The libelant loaded a cargo of 390 tons of plaster on the Castleton at its plant on Staten Island for which the bargee signed a bill of lading for transportation to the pier at 135th street and East River.
The barge was seaworthy and the load was within its capacity and well trimmed to give the boat an even keel. She was towed to destination and berthed at the pier about 1:30 a.m. November 6, 1928. As loaded, she drew from seven to eight feet of water. The tide was then too low to permit her going alongside the bulkhead. About 6 o’clock in the morning, the tide having risen sufficiently, the bargee hauled her up to the bulkhead and made her fast.
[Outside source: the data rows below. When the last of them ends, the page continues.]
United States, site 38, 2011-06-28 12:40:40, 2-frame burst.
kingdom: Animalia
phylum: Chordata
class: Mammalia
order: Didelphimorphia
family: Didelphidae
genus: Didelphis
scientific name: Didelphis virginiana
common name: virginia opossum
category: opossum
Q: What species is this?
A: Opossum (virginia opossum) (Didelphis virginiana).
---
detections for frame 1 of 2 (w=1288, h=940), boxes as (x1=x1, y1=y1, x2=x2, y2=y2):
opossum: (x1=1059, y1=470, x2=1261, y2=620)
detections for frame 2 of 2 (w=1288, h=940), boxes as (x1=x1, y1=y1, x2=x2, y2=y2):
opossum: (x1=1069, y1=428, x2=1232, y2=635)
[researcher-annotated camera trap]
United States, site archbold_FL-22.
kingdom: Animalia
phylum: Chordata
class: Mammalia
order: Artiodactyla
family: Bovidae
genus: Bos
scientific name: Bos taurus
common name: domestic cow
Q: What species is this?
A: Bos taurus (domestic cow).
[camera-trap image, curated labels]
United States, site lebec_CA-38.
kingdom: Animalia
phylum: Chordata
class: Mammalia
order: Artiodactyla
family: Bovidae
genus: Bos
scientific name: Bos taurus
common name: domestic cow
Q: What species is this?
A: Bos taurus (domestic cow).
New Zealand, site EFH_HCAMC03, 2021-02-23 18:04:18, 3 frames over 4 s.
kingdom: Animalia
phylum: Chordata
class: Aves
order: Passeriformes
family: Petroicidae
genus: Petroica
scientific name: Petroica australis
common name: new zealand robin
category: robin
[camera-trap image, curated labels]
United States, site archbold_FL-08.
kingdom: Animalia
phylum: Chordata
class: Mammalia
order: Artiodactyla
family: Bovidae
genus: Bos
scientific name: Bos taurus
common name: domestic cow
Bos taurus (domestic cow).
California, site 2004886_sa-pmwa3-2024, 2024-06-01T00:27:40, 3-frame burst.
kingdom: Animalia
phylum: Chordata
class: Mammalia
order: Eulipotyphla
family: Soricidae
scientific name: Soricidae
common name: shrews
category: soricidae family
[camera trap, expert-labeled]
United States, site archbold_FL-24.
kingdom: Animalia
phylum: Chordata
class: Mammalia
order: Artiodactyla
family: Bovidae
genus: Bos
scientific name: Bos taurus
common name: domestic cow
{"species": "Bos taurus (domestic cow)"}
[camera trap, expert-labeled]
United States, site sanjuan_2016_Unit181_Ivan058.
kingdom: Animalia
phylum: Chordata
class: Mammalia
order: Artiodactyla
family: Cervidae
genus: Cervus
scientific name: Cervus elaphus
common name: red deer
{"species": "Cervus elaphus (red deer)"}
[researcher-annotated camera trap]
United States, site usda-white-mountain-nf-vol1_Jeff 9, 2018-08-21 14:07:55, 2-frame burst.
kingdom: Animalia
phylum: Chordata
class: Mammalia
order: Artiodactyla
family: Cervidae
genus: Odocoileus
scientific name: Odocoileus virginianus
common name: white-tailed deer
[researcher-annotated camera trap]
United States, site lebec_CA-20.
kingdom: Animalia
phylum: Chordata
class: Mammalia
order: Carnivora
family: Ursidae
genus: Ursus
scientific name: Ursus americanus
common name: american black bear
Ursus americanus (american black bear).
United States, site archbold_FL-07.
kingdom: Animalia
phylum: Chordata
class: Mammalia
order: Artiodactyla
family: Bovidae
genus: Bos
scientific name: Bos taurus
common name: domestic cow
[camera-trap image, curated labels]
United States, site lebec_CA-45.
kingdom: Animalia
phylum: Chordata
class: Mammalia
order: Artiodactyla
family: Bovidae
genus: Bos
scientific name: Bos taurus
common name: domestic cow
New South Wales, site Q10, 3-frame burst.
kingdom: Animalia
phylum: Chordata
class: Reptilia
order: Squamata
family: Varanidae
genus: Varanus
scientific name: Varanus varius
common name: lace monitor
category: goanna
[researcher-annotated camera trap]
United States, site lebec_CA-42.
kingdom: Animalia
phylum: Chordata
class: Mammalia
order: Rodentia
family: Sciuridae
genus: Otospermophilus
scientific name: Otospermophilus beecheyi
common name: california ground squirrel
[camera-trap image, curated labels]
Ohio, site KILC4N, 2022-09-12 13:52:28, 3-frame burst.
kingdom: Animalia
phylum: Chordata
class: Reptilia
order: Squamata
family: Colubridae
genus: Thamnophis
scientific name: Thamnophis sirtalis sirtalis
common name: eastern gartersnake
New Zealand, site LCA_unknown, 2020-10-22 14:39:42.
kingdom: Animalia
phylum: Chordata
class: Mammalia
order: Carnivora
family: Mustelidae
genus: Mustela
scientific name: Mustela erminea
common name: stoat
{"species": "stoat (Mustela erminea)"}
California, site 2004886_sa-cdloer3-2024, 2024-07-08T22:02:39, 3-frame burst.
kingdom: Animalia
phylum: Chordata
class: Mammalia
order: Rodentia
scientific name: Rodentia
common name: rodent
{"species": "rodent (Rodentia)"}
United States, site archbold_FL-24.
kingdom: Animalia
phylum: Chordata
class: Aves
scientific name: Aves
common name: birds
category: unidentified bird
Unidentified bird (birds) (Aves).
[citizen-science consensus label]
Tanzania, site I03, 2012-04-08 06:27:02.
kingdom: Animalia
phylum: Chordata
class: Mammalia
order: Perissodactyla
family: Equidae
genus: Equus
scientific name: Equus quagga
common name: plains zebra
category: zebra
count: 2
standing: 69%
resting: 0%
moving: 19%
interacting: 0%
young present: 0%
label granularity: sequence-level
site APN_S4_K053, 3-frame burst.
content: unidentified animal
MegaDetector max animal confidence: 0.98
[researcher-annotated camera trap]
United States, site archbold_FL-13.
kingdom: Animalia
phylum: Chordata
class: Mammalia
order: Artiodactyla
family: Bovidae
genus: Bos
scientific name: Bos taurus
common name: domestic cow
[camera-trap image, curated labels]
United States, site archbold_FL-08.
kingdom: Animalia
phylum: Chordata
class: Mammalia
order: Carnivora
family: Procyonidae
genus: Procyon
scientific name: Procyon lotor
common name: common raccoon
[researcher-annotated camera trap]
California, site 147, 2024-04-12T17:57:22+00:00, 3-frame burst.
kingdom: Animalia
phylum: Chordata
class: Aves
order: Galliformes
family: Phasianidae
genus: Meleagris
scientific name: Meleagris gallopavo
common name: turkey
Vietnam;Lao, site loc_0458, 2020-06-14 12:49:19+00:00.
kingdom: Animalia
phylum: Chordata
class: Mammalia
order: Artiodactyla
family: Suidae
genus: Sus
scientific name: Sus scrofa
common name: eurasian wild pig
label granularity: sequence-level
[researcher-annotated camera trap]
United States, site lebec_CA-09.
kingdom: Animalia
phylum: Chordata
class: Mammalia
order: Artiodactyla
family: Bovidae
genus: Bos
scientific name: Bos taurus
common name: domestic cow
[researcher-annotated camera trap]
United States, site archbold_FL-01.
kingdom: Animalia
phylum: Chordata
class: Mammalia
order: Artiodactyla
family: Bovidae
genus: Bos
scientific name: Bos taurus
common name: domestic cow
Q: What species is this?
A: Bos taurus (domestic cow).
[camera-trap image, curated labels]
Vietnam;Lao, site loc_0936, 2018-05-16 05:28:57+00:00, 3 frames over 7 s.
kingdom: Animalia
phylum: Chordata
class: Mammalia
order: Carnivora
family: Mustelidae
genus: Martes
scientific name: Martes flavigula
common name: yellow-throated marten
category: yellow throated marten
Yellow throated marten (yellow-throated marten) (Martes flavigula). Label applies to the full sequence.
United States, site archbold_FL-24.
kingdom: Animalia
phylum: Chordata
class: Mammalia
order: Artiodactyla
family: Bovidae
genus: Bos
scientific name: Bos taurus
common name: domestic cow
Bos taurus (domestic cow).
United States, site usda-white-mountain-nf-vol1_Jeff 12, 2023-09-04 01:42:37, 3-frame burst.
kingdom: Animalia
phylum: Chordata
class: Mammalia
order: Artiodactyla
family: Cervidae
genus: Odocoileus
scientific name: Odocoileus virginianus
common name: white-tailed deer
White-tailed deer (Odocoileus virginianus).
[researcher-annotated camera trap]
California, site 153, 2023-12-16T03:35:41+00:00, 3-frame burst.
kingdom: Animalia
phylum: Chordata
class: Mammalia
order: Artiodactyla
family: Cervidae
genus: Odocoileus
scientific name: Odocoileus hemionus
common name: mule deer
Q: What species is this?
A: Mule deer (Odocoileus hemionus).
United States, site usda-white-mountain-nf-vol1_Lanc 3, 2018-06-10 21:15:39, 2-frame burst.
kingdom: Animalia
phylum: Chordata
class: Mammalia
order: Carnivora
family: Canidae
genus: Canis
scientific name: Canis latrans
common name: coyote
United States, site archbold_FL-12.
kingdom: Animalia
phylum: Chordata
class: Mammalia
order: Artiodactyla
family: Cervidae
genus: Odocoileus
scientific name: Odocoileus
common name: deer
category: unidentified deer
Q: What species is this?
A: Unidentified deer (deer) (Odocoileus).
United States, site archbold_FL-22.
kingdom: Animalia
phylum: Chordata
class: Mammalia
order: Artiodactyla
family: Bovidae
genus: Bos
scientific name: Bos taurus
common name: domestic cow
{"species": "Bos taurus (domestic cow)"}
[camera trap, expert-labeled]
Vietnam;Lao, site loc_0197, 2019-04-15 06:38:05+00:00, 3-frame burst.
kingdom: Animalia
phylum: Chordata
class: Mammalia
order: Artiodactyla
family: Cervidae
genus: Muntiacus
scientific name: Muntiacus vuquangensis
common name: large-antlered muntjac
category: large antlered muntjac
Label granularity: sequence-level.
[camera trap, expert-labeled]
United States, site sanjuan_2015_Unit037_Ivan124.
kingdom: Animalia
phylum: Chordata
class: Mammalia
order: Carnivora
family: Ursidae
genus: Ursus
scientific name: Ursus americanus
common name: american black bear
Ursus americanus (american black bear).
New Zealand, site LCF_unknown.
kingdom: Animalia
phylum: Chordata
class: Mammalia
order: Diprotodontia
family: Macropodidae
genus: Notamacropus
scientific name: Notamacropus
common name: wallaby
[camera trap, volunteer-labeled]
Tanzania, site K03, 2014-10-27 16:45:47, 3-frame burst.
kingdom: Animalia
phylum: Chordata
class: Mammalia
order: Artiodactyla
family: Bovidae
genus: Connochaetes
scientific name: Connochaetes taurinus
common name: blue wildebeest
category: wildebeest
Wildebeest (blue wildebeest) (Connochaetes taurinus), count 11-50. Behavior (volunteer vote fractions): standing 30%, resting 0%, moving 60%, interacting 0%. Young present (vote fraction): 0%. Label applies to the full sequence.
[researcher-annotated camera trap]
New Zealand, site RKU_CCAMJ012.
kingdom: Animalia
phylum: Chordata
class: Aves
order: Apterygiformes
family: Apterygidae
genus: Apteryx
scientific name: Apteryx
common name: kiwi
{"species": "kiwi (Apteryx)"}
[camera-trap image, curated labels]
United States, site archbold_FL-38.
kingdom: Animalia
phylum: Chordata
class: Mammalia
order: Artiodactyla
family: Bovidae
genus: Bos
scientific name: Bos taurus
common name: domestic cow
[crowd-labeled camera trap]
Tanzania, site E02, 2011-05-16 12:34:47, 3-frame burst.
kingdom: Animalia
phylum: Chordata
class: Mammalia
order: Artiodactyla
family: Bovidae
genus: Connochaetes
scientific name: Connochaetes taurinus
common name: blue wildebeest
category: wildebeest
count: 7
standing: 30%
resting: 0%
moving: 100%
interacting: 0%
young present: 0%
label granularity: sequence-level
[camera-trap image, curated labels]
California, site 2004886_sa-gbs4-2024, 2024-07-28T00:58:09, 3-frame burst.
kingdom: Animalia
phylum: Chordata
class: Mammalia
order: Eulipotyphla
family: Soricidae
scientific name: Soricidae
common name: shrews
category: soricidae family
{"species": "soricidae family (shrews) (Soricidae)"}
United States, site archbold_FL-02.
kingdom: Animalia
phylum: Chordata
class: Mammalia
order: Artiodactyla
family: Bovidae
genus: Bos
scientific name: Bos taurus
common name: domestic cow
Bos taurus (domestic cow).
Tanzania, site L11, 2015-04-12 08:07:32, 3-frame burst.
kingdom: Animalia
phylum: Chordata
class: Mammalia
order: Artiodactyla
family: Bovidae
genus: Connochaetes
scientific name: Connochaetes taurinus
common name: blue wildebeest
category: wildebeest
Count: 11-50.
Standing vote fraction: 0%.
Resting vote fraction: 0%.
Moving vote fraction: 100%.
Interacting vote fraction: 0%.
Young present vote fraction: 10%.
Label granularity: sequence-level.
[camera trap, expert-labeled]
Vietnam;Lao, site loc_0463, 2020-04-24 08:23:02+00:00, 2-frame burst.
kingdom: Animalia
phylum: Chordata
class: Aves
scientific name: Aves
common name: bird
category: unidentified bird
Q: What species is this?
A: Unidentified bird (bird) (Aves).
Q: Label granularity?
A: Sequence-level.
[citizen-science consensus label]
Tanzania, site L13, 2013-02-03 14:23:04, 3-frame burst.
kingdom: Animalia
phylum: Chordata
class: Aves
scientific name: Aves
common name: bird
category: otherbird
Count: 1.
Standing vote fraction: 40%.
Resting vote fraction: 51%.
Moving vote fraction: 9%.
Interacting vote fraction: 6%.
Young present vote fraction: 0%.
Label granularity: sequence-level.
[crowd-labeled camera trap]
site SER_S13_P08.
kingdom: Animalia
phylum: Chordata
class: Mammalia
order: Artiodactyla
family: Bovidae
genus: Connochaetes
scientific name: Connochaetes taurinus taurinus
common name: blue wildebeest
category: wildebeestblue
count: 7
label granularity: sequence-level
As that was election day, no work was done but the bargee remained aboard and tended his lines. The boat rode the low tide with slack lines that afternoon without incident by merely going aground with a slight list offshore. The bottom was black river mud, and this boat as well as the Balsam, a barge a few feet longer and a few inches narrower, had within the two months just previous often lain safely at this berth with similar loads through changes in the tide. There was some evidence that bags of plaster thrown overboard from previous loads had made this a foul berth, but the District Court found that such plaster, even if it had hardened before being thrown into the water, would there soon become soft, and that no dumping of plaster as claimed had made the berth foul.
At about 6 p.m., November 6th the wife and two children of the bargee went ashore to spend the night. He remained on board until about 11 p.m. when he also went ashore to get the election returns and to get something to eat. At that time the barge was made fast with two breast lines, one to each of the offshore corners; and two spring lines, one to each of the inshore corners. This was the customary method, and the lines were all slack. The tide was then falling. About midnight, the bargee returned and found that the boat had taken the ground some five or six feet from the bulkhead. He could neither pull it in nor get on board with the ladder he had used to go ashore. His lines were still slack enough to hang in the water, and he could slack them no more without going aboard. He then left and returned early in the morning to find that the barge had overturned and dumped its cargo. Three of the lines were broken. Her stern breast line alone still held. She then lay with her bow some thirty feet out from the bulkhead and her stern farther offshore. The tide at this place has a normal fall of about six feet, and on this night the fall was greater than it had been since the previous May. It was 22.8 inches below mean low water according to the tidal gauge at Ward’s Island, and such a fall is somewhat unusual. Upon this state of facts, the District Court reached the conclusion that the bargee’s negligence in failing to
provide enough slack in his lines when he left his boat was the cause of her dumping her cargo. This finds support in the fact that this boat had frequently remained safely at this berth through the rise and fall of tides when lines had been properly tended. On this record, we are not prepared to say that the District Court incorrectly interpreted the facts in finding that the bargee was negligent in tending lines that he did not change after 9:30 that night. It is, indeed, rather difficult to understand how her short lines could have caused the dumping of her cargo when she was resting on a soft mud bottom that gave her but a slight list offshore. Yet the evidence as to the slope of the bottom but a little further offshore is not satisfactory, and it well may be that she hung on her lines until they snapped and let her slide in such a way that a sudden shifting of her load brought disaster. At any rate, the probabilities are with the District Court on this question of fact, and we accordingly accept its determination that the cause of the dumping of the cargo was the negligence of the bargee in failing to tend his lines.
The responsibility for this negligence is that of the barge, since the bargee was furnished and paid by the barge owner. It was his duty to the cargo to tend his lines without being negligent. Dailey v. Carroll (C.C.A.) 248 F. 466; C.F. Harms Co. v. Turner Const. Co. (C.C.A.) 3 F.2d 591. See, also, Id. (D.C.) 290 F. 612. As no negligence on the part of the charterer was shown and the owner was not privy to the contract of carriage, they were not liable in personam, and the libel as to them was properly dismissed.